> _EXERCISE DETAILS_
Please copy the items word for word, from the first line through the line containing "410H231L237 429H269V391L256 384V372H244L231", including both of those lines.

> _SUPPLIED INFORMATION_

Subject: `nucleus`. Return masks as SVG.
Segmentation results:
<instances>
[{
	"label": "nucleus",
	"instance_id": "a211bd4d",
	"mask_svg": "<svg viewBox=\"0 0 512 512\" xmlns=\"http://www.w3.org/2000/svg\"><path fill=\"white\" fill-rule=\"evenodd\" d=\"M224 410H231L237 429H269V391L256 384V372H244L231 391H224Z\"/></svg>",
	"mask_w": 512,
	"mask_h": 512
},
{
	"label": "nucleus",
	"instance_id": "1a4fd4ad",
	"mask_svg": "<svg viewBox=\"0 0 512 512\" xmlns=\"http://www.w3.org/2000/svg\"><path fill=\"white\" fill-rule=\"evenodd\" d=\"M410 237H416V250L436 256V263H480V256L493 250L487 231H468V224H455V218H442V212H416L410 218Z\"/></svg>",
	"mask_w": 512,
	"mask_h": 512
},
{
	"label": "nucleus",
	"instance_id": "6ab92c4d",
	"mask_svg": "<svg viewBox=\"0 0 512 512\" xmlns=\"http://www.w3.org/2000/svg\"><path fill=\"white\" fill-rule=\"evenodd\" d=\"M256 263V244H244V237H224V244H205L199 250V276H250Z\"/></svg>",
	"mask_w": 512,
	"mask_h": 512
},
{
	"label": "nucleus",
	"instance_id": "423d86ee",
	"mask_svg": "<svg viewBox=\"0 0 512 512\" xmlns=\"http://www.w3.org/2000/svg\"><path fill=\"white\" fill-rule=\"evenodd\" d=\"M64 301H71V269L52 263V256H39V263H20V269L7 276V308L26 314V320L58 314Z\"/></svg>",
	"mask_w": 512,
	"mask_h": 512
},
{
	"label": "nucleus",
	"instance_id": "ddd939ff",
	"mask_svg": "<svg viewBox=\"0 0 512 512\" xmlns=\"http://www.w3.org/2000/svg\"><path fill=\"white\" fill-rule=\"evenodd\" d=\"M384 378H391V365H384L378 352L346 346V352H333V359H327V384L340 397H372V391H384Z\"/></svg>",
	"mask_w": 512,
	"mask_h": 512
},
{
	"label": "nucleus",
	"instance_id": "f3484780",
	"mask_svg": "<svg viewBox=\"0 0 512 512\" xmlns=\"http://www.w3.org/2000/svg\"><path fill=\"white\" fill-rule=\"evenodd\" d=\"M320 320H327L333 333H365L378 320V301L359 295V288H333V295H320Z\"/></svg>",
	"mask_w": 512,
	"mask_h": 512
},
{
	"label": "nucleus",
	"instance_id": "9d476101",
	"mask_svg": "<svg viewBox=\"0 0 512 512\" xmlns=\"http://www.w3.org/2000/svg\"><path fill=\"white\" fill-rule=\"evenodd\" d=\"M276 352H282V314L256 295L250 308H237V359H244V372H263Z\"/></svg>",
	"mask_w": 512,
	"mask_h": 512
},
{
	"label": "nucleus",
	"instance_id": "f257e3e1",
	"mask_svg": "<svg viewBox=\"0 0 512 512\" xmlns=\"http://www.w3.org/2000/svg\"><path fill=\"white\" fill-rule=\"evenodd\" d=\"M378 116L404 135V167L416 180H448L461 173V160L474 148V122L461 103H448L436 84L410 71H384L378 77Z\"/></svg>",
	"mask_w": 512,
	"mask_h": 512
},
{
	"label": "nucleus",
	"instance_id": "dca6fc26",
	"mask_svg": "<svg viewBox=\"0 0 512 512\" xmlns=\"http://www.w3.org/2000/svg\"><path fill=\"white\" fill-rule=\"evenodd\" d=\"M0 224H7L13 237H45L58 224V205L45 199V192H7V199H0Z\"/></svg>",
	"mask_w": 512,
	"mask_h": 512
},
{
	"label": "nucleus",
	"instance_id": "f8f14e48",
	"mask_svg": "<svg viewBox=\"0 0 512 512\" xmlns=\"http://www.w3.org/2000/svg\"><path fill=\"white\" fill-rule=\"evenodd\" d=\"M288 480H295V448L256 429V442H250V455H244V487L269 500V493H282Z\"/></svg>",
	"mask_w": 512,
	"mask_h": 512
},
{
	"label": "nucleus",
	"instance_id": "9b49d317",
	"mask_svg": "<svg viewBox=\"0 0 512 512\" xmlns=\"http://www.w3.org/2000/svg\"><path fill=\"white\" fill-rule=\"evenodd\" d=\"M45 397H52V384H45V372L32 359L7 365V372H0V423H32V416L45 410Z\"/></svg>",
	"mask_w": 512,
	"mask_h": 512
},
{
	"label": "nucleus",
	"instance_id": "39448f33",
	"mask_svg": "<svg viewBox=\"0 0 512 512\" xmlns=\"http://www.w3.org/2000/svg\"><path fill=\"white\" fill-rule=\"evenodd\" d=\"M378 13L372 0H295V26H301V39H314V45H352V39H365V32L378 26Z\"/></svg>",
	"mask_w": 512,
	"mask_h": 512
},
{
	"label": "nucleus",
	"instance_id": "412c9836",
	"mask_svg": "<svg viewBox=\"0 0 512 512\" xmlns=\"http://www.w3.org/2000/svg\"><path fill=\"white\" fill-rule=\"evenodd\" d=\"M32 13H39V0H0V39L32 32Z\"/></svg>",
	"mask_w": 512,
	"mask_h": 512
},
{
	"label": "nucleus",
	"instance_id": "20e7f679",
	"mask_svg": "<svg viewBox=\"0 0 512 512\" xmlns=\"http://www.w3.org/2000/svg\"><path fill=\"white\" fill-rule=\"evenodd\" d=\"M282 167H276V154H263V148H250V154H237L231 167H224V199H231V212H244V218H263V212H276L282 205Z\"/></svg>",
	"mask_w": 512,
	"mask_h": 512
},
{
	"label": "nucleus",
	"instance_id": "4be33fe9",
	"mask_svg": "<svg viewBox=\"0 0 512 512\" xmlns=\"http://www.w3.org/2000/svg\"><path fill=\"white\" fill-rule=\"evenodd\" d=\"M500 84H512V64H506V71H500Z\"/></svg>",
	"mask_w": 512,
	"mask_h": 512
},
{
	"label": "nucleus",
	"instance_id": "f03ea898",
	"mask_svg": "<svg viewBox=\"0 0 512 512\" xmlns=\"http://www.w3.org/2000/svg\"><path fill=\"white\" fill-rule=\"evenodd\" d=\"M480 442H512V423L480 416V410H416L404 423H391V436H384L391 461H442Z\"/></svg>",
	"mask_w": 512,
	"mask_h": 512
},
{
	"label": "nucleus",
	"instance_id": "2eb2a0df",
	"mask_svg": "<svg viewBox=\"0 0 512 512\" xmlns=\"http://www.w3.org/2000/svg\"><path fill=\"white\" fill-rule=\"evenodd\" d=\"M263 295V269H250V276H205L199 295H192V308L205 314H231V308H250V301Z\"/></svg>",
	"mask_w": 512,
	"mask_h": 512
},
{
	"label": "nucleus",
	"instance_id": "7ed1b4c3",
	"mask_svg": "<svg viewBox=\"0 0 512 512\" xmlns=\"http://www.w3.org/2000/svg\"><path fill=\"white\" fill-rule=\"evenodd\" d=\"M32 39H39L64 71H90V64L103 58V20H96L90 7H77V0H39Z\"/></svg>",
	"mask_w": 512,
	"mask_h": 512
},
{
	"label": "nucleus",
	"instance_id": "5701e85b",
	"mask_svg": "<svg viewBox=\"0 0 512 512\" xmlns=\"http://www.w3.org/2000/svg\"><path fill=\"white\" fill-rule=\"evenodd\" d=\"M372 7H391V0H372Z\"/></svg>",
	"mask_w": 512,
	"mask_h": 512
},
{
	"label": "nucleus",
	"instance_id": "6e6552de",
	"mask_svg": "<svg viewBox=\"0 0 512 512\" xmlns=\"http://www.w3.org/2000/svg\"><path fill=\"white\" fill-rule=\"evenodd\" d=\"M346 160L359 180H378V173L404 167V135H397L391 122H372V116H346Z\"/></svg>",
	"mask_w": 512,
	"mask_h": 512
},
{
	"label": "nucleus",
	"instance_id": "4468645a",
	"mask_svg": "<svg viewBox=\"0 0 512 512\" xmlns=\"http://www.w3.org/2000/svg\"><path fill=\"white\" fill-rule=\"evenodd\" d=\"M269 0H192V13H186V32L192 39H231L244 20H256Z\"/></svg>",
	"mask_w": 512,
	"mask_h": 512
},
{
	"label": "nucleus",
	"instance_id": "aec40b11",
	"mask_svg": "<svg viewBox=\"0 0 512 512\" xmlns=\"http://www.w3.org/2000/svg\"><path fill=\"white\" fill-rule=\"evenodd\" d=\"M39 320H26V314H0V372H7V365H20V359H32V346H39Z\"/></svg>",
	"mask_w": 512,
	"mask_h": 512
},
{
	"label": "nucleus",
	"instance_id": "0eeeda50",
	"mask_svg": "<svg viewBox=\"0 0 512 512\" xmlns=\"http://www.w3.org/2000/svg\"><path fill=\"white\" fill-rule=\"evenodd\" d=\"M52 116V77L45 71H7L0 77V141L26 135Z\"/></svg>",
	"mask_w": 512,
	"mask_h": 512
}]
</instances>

> _EXERCISE RESULT_
Subject: `nucleus`. Return masks as SVG.
Segmentation results:
<instances>
[{
	"label": "nucleus",
	"instance_id": "a211bd4d",
	"mask_svg": "<svg viewBox=\"0 0 512 512\" xmlns=\"http://www.w3.org/2000/svg\"><path fill=\"white\" fill-rule=\"evenodd\" d=\"M224 410H231L237 429H269V391L256 384V372H244L231 391H224Z\"/></svg>",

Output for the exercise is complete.